### [Brief]
Update the records below by replacing every "fresco" with "mural", and give them again with everything else unchanged.

### [Exercise material]

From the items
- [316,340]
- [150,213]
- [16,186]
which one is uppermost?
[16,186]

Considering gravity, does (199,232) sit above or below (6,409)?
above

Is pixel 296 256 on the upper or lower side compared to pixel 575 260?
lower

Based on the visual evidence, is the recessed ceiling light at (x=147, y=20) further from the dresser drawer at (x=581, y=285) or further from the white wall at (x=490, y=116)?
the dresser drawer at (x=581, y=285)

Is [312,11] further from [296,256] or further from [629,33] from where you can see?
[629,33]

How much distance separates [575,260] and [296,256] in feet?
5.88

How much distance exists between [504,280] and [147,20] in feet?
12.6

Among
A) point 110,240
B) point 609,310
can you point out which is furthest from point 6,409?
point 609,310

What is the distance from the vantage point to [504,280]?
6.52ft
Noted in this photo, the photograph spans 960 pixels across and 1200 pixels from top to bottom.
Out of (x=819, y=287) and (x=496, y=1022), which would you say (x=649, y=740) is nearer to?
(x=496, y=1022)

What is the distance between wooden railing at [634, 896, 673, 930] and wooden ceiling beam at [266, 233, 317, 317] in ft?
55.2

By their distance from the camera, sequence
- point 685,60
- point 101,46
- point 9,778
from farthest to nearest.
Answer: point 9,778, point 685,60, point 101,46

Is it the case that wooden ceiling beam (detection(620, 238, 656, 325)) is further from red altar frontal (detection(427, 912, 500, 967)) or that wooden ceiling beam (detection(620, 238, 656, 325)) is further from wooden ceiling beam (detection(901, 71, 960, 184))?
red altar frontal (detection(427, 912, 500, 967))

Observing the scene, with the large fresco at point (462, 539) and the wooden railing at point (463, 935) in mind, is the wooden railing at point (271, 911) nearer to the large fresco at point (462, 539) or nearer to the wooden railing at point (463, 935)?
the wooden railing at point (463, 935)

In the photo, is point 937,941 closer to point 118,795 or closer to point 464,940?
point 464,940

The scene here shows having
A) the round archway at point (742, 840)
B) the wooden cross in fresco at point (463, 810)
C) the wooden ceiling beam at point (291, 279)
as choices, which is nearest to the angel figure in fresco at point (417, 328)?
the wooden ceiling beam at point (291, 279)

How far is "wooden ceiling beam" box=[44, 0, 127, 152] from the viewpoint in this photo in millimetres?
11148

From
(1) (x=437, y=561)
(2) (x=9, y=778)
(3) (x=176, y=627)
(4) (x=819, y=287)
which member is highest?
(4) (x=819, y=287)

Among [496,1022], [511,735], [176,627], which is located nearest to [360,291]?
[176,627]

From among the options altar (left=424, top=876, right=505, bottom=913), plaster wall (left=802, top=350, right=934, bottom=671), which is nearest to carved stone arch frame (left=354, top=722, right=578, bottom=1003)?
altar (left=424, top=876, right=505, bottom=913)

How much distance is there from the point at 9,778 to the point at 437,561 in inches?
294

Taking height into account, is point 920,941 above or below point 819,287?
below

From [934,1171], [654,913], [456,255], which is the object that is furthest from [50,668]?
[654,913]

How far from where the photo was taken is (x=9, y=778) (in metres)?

### [Written answer]
From the items
- [316,340]
- [150,213]
- [16,186]
which one is uppermost?
[16,186]

Considering gravity, does (199,232) sit above or below (6,409)?
above

Is pixel 296 256 on the upper or lower side compared to pixel 575 260?
lower

Based on the visual evidence, is the recessed ceiling light at (x=147, y=20) further from the dresser drawer at (x=581, y=285) or further from the white wall at (x=490, y=116)?
the dresser drawer at (x=581, y=285)

Is [312,11] further from [296,256] or further from [629,33] from where you can see?
[629,33]

How much distance separates [575,260] and [296,256] in feet?
5.88

How much distance exists between [504,280] and [147,20] in feet?
12.6

Among
A) point 110,240
B) point 609,310
can you point out which is furthest from point 6,409?
point 609,310

What is the distance from the vantage point to [504,280]?
6.52ft
Noted in this photo, the photograph spans 960 pixels across and 1200 pixels from top to bottom.
Out of (x=819, y=287) and (x=496, y=1022), which would you say (x=649, y=740) is nearer to?
(x=496, y=1022)

What is the distance between wooden railing at [634, 896, 673, 930] and wooden ceiling beam at [266, 233, 317, 317] in ft?
55.2

By their distance from the camera, sequence
- point 685,60
- point 101,46
- point 9,778
from farthest to nearest.
Answer: point 9,778, point 685,60, point 101,46

Is it the case that wooden ceiling beam (detection(620, 238, 656, 325)) is further from red altar frontal (detection(427, 912, 500, 967)) or that wooden ceiling beam (detection(620, 238, 656, 325)) is further from wooden ceiling beam (detection(901, 71, 960, 184))?
red altar frontal (detection(427, 912, 500, 967))

Observing the scene, with the large mural at point (462, 539) and the wooden railing at point (463, 935) in mind, is the wooden railing at point (271, 911) nearer to the large mural at point (462, 539) or nearer to the wooden railing at point (463, 935)?
the wooden railing at point (463, 935)

In the photo, is point 937,941 closer to point 118,795 or closer to point 464,940?
point 464,940

The scene here shows having
A) the round archway at point (742, 840)
B) the wooden cross in mural at point (463, 810)
C) the wooden ceiling beam at point (291, 279)
as choices, which is nearest to the angel figure in mural at point (417, 328)?
the wooden ceiling beam at point (291, 279)

How far is "wooden ceiling beam" box=[44, 0, 127, 152] from the viewpoint in this photo in millimetres?
11148

From
(1) (x=437, y=561)
(2) (x=9, y=778)
(3) (x=176, y=627)
(4) (x=819, y=287)
which member is highest?
(4) (x=819, y=287)

Among [496,1022], [511,735], [176,627], which is located nearest to [360,291]?
[176,627]

From among the options altar (left=424, top=876, right=505, bottom=913), plaster wall (left=802, top=350, right=934, bottom=671), which is nearest to carved stone arch frame (left=354, top=722, right=578, bottom=1003)?
altar (left=424, top=876, right=505, bottom=913)

How much distance is there from the point at 9,778 to the point at 437,561 in inches?
294

Taking height into account, is point 920,941 above or below point 819,287?
below

From [934,1171], [654,913], [456,255], which is the object that is furthest from [50,668]?
[654,913]

How far from where the photo was taken is (x=9, y=778) (in metres)?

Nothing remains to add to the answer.